Provided material:
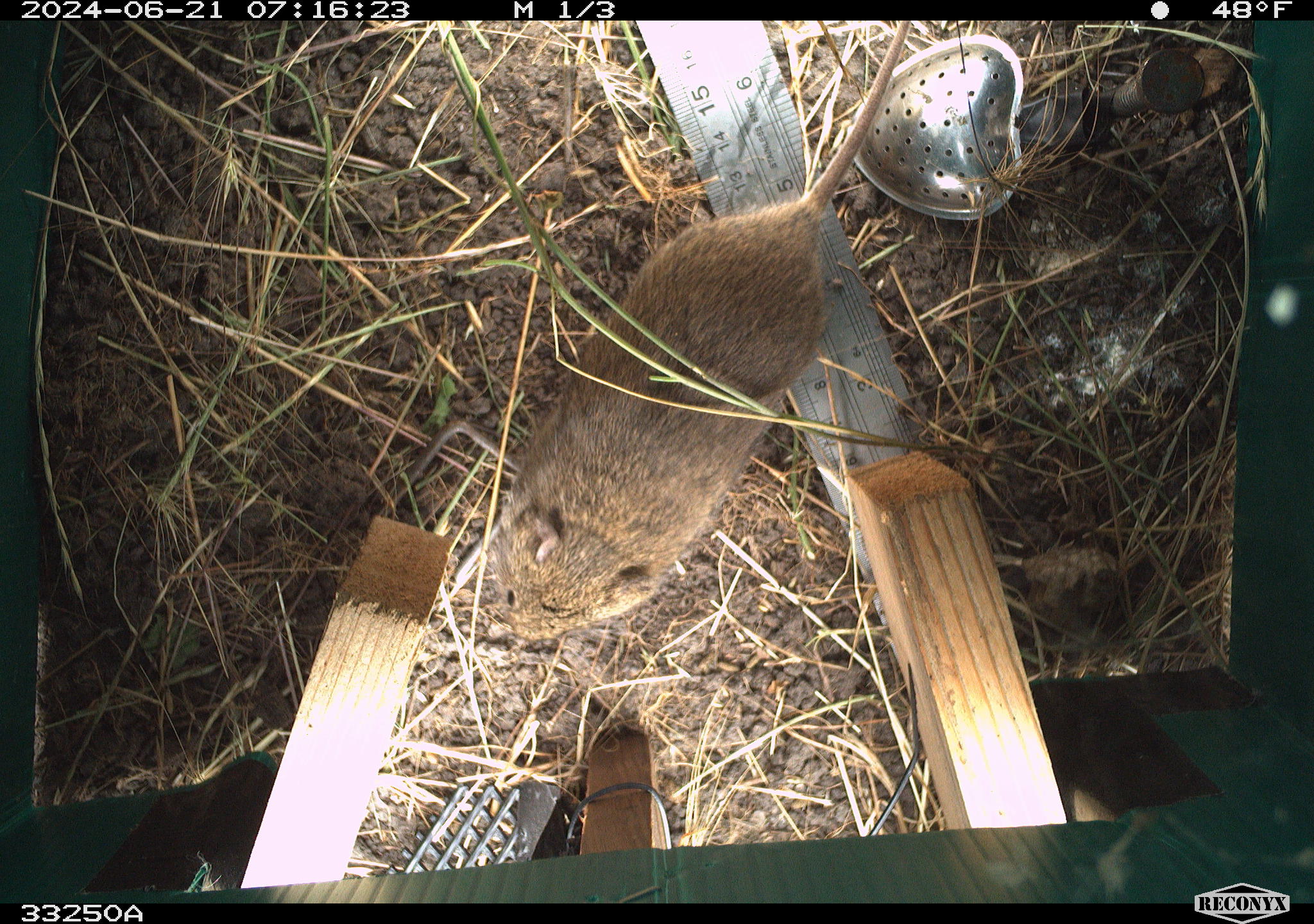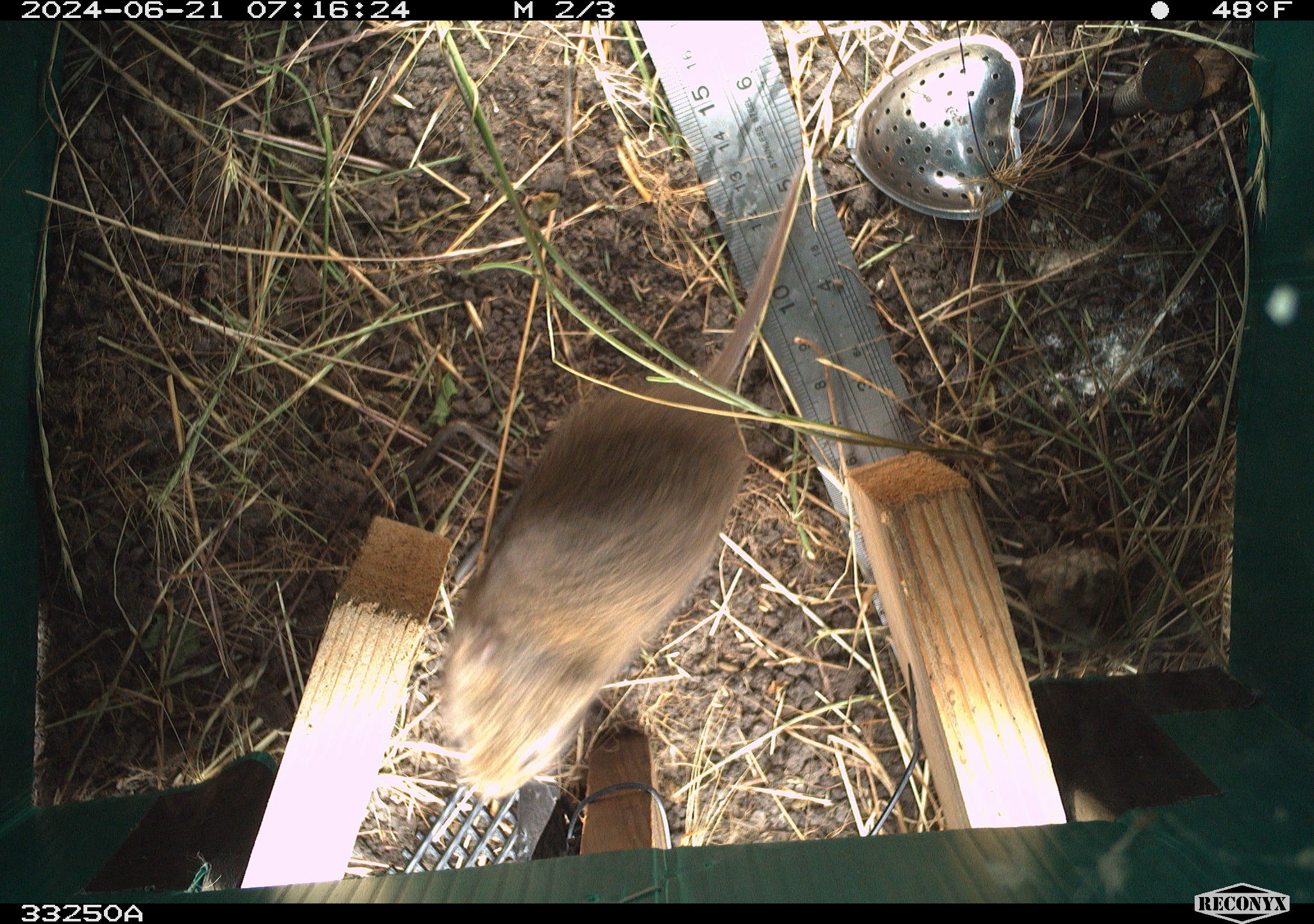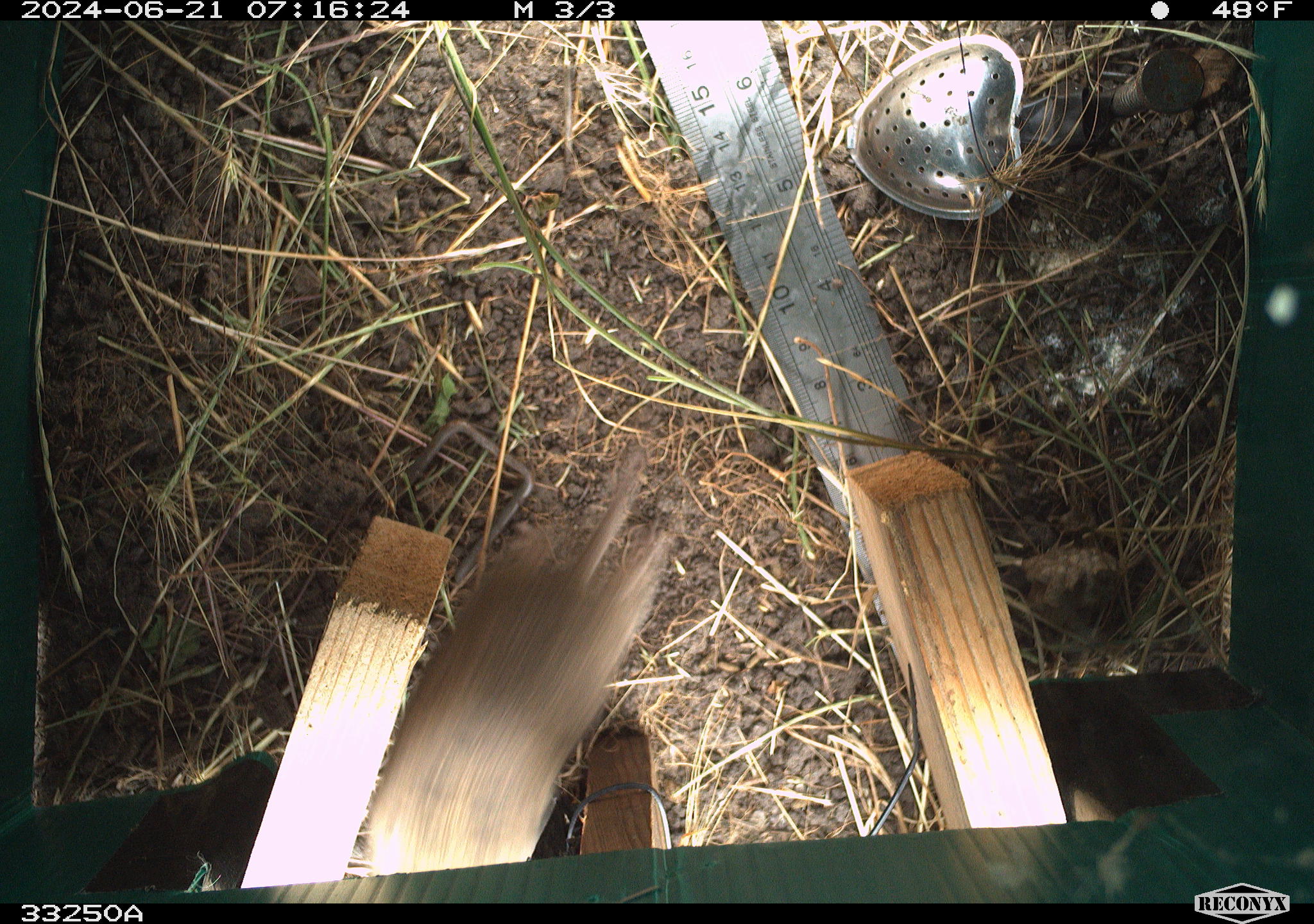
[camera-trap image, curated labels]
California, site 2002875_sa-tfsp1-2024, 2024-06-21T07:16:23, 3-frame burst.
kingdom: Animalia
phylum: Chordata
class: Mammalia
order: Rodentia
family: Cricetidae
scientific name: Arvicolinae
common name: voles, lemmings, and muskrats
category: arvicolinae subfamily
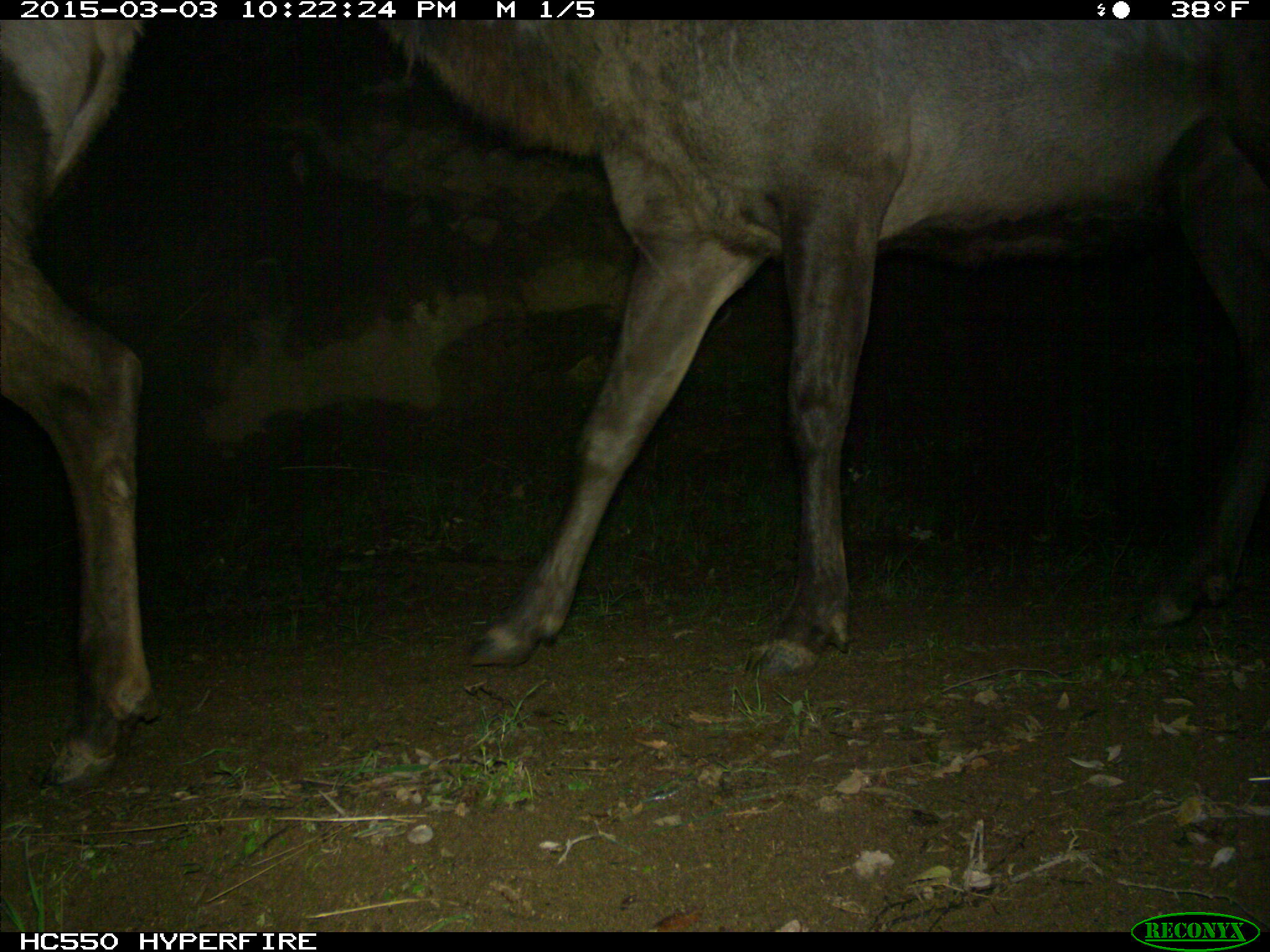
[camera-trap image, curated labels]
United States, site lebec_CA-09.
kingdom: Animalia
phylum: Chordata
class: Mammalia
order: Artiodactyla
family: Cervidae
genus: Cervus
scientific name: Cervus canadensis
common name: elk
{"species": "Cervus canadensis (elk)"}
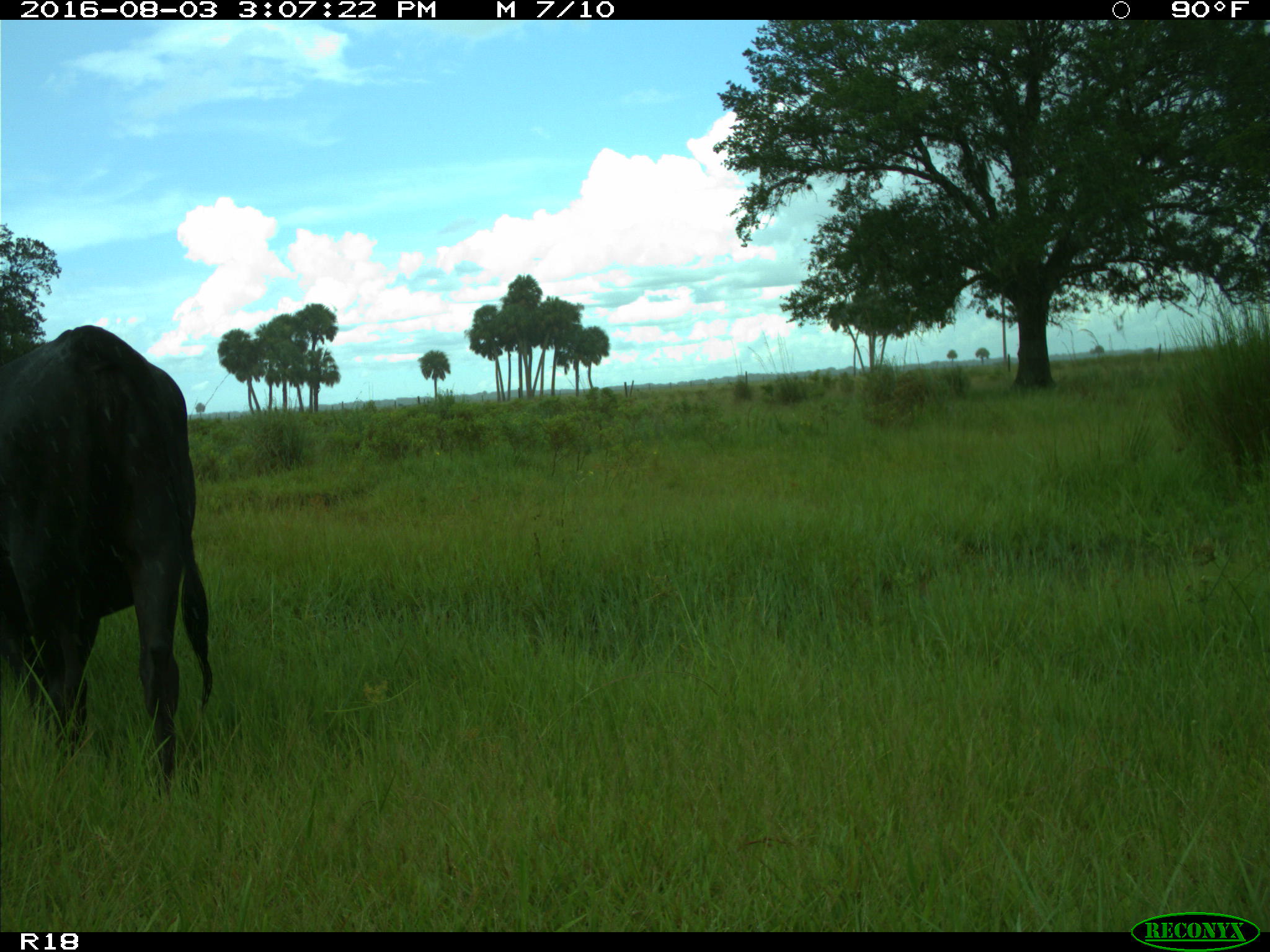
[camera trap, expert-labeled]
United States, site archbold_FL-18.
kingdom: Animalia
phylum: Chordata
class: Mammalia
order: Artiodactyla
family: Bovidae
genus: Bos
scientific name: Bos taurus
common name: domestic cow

Work instructions:
Repeat the records above verbatim, with no pictures in the result.

Response:
[camera-trap image, curated labels]
California, site 2002875_sa-tfsp1-2024, 2024-06-21T07:16:23, 3-frame burst.
kingdom: Animalia
phylum: Chordata
class: Mammalia
order: Rodentia
family: Cricetidae
scientific name: Arvicolinae
common name: voles, lemmings, and muskrats
category: arvicolinae subfamily
[camera-trap image, curated labels]
United States, site lebec_CA-09.
kingdom: Animalia
phylum: Chordata
class: Mammalia
order: Artiodactyla
family: Cervidae
genus: Cervus
scientific name: Cervus canadensis
common name: elk
{"species": "Cervus canadensis (elk)"}
[camera trap, expert-labeled]
United States, site archbold_FL-18.
kingdom: Animalia
phylum: Chordata
class: Mammalia
order: Artiodactyla
family: Bovidae
genus: Bos
scientific name: Bos taurus
common name: domestic cow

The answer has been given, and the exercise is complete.